>>>

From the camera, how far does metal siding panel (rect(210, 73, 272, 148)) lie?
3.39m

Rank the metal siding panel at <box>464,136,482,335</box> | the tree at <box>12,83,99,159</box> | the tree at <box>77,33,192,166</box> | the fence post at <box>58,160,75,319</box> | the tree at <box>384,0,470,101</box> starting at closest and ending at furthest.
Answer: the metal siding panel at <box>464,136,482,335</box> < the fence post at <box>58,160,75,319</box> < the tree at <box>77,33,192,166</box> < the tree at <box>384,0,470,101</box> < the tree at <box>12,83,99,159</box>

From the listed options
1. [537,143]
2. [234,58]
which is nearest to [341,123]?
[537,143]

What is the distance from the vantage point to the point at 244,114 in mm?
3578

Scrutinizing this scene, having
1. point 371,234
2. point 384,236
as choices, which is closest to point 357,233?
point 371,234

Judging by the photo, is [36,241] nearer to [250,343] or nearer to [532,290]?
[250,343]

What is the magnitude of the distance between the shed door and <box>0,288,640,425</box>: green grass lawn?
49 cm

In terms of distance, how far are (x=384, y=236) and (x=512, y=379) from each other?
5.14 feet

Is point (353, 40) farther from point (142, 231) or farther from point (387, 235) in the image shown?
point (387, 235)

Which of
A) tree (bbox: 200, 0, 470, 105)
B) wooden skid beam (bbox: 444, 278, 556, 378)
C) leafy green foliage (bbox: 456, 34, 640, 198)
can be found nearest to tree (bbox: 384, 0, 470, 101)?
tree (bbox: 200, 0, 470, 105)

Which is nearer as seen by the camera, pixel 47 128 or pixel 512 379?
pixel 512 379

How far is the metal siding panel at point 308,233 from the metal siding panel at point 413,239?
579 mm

<<<

» **WHAT THIS TASK INVOLVES**: Render every line of the records above as a JSON list of strings, one string per line, leaving out blank lines.

» **EXERCISE ANSWER**:
[
  "From the camera, how far does metal siding panel (rect(210, 73, 272, 148)) lie?",
  "3.39m",
  "Rank the metal siding panel at <box>464,136,482,335</box> | the tree at <box>12,83,99,159</box> | the tree at <box>77,33,192,166</box> | the fence post at <box>58,160,75,319</box> | the tree at <box>384,0,470,101</box> starting at closest and ending at furthest.",
  "Answer: the metal siding panel at <box>464,136,482,335</box> < the fence post at <box>58,160,75,319</box> < the tree at <box>77,33,192,166</box> < the tree at <box>384,0,470,101</box> < the tree at <box>12,83,99,159</box>",
  "From the listed options",
  "1. [537,143]",
  "2. [234,58]",
  "which is nearest to [341,123]?",
  "[537,143]",
  "What is the distance from the vantage point to the point at 244,114 in mm?",
  "3578",
  "Scrutinizing this scene, having",
  "1. point 371,234",
  "2. point 384,236",
  "as choices, which is closest to point 357,233?",
  "point 371,234",
  "Judging by the photo, is [36,241] nearer to [250,343] or nearer to [532,290]?",
  "[250,343]",
  "What is the magnitude of the distance between the shed door and <box>0,288,640,425</box>: green grass lawn?",
  "49 cm",
  "In terms of distance, how far are (x=384, y=236) and (x=512, y=379) from each other?",
  "5.14 feet",
  "Is point (353, 40) farther from point (142, 231) or farther from point (387, 235) in the image shown?",
  "point (387, 235)",
  "Which of",
  "A) tree (bbox: 200, 0, 470, 105)",
  "B) wooden skid beam (bbox: 444, 278, 556, 378)",
  "C) leafy green foliage (bbox: 456, 34, 640, 198)",
  "can be found nearest to tree (bbox: 384, 0, 470, 101)?",
  "tree (bbox: 200, 0, 470, 105)",
  "Which is nearer as seen by the camera, pixel 47 128 or pixel 512 379?",
  "pixel 512 379",
  "How far is the metal siding panel at point 308,233 from the metal siding panel at point 413,239?",
  "579 mm"
]